WHAT THE EXERCISE ASKS:
Turn the rows from the line with "Which of the" through the end of the rows into a two-column CSV with the headers text and answer, one CSV line per row. Put each field in quotes and replace any line breaks with spaces.

THE INPUT:

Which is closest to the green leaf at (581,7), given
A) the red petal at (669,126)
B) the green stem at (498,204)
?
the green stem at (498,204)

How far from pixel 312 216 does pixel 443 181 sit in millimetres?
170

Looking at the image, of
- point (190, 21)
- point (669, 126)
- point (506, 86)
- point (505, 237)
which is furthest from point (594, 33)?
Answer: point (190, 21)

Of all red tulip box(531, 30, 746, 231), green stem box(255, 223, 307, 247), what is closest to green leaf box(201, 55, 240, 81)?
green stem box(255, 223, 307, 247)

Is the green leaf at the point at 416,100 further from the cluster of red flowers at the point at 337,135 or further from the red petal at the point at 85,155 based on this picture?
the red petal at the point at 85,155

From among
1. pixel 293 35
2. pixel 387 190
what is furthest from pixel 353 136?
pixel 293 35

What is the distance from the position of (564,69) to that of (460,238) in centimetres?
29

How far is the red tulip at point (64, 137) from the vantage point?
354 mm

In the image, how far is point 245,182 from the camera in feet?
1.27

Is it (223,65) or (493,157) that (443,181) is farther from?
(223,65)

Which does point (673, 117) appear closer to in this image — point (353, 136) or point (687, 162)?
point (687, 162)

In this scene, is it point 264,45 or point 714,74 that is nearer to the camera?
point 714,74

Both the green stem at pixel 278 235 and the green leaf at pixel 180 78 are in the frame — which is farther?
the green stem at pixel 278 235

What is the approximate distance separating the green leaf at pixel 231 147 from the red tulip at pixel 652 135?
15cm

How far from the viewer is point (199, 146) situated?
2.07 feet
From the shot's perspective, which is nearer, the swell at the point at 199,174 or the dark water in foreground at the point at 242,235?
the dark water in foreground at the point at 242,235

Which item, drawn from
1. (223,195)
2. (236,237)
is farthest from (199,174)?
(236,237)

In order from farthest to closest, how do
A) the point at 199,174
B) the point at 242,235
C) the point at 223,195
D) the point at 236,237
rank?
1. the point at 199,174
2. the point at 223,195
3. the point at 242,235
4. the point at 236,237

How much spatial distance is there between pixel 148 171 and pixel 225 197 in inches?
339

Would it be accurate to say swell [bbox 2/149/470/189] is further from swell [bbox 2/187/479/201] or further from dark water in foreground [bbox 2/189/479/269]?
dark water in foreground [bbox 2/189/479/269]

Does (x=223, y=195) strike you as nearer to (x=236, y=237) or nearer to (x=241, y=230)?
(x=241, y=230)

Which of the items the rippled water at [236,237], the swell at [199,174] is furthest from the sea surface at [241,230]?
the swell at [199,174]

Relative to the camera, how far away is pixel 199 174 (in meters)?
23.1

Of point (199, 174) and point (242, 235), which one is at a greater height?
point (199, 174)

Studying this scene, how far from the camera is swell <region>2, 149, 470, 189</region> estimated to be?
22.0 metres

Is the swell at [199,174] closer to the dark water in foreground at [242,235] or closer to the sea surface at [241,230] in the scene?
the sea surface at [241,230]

FULL OUTPUT:
text,answer
"Which of the items the rippled water at [236,237], the swell at [199,174] is furthest from the sea surface at [241,230]?","the swell at [199,174]"
"Relative to the camera, how far away is pixel 199 174 (in meters)?","23.1"
"Of point (199, 174) and point (242, 235), which one is at a greater height?","point (199, 174)"
"Studying this scene, how far from the camera is swell <region>2, 149, 470, 189</region> estimated to be?","22.0 metres"
"Is the swell at [199,174] closer to the dark water in foreground at [242,235] or closer to the sea surface at [241,230] in the scene?","the sea surface at [241,230]"